None of the money that come from grants pays for software development. Even if it was, my career would certainly advance more if I do research instead of software.
This depends on the field. In particle physics where we have massive computational challenges grants can specifically fund software development. In fact when I was a grad student there were even permanent positions called physics programmers and software development certainly can be very good for your career as long as it is combined with physics analysis - at least it has not hurt me so far. As for "needing a postdoc or a professor to do it well" I very much beg to differ - and I say that as a professor! Programming skills vary considerably at all levels but good grad students, while lacking experience, can be a step or two ahead in terms of modern programming savvy than their older colleagues who are sometimes prone to the FORTRAN++ coding style!
Once my report/paper/thesis/grant application is written I do not care about the software anymore.
Again this varies by field.
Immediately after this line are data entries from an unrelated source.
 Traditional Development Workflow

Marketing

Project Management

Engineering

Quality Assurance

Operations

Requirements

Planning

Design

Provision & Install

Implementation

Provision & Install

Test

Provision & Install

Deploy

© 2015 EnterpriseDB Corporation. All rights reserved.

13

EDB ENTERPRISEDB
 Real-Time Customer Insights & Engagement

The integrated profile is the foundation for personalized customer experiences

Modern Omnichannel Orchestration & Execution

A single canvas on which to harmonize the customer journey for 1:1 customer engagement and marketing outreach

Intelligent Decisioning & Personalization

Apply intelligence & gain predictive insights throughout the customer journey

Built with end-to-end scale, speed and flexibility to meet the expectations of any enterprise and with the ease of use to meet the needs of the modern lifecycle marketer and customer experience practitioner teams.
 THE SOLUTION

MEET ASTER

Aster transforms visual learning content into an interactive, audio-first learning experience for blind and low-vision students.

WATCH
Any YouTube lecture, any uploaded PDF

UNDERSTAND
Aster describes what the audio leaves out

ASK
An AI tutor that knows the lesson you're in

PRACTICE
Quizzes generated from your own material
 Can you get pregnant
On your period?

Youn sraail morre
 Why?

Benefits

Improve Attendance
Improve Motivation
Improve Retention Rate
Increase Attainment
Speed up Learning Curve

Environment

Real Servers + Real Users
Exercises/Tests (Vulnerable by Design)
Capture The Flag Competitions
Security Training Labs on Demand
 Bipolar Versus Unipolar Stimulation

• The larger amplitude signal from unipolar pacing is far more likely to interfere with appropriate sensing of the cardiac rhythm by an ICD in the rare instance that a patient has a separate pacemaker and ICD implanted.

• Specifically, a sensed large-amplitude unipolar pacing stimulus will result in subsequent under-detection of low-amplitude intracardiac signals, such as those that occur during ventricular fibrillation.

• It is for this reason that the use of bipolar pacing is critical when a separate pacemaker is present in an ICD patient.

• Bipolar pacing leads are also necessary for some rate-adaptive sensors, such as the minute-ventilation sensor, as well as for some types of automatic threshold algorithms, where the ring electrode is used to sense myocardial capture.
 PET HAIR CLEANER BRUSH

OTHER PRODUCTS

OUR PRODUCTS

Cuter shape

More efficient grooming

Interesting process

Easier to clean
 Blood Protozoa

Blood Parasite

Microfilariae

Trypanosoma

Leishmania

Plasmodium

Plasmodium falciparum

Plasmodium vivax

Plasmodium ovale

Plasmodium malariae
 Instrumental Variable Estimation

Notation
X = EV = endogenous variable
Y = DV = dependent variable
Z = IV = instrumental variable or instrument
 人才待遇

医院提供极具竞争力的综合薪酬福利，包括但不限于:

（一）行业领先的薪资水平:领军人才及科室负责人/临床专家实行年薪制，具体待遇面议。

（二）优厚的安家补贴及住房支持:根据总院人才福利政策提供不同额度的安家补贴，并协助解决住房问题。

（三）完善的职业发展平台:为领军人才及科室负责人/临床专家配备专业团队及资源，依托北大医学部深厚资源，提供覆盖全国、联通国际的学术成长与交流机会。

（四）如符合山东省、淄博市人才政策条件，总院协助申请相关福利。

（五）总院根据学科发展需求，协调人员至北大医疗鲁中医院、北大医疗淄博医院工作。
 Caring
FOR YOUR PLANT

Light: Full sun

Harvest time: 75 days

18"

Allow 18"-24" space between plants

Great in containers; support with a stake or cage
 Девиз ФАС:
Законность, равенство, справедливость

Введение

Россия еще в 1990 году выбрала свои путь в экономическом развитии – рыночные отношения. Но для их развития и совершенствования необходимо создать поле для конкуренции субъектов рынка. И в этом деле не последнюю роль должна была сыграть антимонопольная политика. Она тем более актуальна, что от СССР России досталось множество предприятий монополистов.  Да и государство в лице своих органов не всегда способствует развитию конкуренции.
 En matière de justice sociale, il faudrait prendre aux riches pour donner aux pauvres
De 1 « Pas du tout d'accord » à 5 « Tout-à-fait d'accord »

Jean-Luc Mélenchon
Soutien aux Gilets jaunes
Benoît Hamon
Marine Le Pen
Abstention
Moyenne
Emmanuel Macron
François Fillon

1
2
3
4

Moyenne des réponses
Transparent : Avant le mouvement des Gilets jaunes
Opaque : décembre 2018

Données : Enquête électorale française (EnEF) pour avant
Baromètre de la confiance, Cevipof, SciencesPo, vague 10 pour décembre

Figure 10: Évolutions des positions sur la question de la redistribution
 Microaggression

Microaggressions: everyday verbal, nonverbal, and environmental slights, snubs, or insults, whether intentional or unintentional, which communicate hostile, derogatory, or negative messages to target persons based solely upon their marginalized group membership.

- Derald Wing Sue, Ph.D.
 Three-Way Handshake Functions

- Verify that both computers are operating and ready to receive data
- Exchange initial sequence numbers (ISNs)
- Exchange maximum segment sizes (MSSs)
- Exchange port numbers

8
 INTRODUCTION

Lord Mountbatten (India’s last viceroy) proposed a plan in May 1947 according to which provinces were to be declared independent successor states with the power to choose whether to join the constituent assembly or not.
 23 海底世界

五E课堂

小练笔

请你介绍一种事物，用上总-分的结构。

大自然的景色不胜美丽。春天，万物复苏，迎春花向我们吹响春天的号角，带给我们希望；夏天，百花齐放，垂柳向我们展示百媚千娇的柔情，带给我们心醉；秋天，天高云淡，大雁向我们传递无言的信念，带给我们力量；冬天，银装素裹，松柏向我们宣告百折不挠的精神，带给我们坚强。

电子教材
Monte-carlo simulators for particle physics have a life well beyond any one project and in fact can be projects in themselves. In fact you are reading this page using a software technology developed at CERN to assist particle physics research - the world wide web. So even if you don't care about it anymore sometimes software developed for research can be amazingly useful outside that research.
"Sharing can’t hurt the small fish. Almost nobody sets out to beat Daniel Lemire at some conference next year. I have no pursuer. And guess what? You probably don’t. But if you do, you are probably doing quite well already, so stop worrying. Yes, yes, they will give you a grant even if you don’t actively sabotage your competitors. Relax already!"
The big fish (and I've worked for them) don't, and it's likely they got that way by protecting their turf. Science is cut throat.
46 & 2
This guy, who wrote an extremely useful and powerful piece of OSS software that is widely used in the graphics community, said it very well in his blog:
http://meshlabstuff.blogspot.com/2010/03/assessing-open-source-software-as.html/
Basically, you are an idiot if you invest any time at all in such things. Papers are all that count. OSS software? You wrote something that hundreds of other researchers depend on for their daily work? Get lost, that professorship goes to someone else. Someone else who was a Real Man, and wrote Papers! Lots of them!